In the listing below, please print the line that contains "How far away is raised" and every line that follows it, exactly.

EXTRACTED ENTRIES.

+---+

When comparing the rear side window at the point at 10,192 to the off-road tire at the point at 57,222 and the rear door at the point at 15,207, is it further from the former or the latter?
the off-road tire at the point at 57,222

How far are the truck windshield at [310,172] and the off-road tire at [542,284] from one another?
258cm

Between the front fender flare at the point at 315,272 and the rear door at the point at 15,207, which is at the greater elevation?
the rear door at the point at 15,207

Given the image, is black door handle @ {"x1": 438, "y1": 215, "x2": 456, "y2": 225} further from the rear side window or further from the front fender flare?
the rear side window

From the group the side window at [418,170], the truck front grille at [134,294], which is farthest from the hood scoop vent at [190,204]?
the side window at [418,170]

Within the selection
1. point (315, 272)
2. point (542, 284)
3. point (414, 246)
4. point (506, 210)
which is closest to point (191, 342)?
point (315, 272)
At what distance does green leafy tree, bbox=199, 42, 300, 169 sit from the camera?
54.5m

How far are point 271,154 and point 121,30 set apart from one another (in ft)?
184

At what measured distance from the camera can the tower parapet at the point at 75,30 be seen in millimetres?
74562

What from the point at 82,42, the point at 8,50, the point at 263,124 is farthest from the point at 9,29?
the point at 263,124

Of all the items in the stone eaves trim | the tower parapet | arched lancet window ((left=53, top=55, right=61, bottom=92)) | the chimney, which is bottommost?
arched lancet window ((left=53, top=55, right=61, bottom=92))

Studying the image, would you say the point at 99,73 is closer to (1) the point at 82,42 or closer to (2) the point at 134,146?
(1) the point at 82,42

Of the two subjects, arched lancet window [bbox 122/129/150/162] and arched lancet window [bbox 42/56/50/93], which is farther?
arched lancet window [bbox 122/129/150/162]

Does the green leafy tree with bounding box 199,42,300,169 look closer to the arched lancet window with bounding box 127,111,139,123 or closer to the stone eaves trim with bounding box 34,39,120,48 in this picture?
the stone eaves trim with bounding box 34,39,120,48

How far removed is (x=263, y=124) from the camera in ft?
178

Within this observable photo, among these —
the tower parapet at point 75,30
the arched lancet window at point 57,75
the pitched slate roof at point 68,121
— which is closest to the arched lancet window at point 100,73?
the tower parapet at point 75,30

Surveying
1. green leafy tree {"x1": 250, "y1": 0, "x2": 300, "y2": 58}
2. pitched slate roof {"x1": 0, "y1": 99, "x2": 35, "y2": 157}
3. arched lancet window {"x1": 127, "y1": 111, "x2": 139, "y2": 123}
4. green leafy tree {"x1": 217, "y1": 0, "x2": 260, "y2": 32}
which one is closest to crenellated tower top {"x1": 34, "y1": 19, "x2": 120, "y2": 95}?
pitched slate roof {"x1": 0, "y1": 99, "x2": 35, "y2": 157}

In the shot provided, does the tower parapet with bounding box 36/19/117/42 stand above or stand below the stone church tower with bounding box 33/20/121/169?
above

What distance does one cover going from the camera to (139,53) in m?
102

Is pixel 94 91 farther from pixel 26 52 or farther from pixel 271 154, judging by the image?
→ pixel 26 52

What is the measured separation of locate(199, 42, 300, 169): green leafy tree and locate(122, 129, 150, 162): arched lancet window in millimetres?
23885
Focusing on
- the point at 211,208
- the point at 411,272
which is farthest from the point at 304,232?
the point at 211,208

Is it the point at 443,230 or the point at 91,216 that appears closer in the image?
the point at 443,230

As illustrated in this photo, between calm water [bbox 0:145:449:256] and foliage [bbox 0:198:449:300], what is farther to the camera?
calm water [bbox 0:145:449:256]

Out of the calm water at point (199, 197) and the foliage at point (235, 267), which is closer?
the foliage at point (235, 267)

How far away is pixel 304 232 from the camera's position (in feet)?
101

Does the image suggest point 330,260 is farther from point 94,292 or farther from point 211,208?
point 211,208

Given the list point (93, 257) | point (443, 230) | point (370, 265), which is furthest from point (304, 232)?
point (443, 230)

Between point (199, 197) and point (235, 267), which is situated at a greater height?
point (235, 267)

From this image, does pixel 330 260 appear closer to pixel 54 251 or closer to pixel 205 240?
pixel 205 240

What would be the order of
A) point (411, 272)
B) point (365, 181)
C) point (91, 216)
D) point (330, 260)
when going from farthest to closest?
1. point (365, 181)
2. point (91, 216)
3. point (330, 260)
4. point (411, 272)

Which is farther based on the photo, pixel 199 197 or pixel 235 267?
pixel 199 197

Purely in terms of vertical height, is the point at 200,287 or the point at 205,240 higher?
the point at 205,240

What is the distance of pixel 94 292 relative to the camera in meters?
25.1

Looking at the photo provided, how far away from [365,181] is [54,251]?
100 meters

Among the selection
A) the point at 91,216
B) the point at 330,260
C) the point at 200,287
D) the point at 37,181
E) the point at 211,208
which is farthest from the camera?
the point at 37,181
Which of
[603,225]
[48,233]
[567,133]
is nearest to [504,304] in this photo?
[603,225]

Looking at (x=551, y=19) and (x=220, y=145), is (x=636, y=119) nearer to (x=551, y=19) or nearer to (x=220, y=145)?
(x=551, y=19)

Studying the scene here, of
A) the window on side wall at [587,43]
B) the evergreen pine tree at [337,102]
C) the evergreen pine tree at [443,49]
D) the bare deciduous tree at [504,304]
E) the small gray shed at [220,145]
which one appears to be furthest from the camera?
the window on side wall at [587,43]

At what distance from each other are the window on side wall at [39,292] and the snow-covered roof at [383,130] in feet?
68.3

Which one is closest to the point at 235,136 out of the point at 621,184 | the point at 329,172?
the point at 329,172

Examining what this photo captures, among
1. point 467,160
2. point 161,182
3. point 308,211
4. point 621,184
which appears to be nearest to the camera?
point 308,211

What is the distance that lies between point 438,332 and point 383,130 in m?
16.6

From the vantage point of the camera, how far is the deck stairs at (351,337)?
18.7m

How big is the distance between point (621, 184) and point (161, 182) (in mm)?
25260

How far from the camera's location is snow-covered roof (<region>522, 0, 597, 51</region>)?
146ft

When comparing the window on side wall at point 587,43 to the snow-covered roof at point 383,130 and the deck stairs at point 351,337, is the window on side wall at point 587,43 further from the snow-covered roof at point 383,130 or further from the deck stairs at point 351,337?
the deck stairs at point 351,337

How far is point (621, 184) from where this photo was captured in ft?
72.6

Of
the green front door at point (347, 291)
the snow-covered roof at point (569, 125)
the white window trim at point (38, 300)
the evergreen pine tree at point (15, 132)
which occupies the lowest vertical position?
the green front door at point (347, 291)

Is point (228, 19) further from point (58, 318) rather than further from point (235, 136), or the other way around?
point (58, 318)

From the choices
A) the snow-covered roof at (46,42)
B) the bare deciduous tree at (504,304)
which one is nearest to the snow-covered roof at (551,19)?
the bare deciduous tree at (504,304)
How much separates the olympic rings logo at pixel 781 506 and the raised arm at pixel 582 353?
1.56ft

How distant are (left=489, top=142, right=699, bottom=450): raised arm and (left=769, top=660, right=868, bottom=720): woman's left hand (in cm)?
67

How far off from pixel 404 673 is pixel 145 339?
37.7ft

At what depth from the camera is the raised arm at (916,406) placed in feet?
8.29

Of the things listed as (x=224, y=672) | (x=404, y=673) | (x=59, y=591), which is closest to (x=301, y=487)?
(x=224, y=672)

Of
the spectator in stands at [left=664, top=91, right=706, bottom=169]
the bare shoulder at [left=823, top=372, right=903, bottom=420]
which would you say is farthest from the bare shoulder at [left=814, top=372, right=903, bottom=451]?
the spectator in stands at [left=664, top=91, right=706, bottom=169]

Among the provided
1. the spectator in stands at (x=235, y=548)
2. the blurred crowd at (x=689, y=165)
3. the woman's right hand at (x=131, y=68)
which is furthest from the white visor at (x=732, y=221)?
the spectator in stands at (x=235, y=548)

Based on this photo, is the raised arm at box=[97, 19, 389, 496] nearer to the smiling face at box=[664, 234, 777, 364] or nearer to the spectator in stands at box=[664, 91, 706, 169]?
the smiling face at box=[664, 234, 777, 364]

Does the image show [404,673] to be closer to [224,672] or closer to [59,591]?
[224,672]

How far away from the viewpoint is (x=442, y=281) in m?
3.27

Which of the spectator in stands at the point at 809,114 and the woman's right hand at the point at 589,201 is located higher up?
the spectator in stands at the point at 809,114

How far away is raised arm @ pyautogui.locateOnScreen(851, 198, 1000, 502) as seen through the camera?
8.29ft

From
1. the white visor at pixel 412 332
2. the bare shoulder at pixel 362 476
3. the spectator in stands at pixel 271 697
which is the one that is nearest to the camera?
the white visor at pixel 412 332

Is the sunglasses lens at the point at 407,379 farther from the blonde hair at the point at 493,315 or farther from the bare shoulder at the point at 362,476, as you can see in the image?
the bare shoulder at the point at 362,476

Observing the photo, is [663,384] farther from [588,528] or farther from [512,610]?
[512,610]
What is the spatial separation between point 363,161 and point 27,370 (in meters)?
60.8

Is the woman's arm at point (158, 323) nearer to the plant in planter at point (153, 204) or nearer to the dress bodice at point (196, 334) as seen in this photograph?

+---+

WRITTEN ANSWER.
How far away is raised arm @ pyautogui.locateOnScreen(851, 198, 1000, 502) as seen through the camera?
8.29ft

From
1. the white visor at pixel 412 332
2. the bare shoulder at pixel 362 476
3. the spectator in stands at pixel 271 697
which is the one that is nearest to the camera?
the white visor at pixel 412 332

Is the sunglasses lens at the point at 407,379 farther from the blonde hair at the point at 493,315 or farther from the bare shoulder at the point at 362,476, as you can see in the image?
the bare shoulder at the point at 362,476

Observing the photo, is [663,384] farther from [588,528] or farther from [512,610]?
[512,610]
What is the spatial separation between point 363,161 and point 27,370 (in meters)?
60.8

Is the woman's arm at point (158, 323) nearer to the plant in planter at point (153, 204) or nearer to the dress bodice at point (196, 334) as seen in this photograph?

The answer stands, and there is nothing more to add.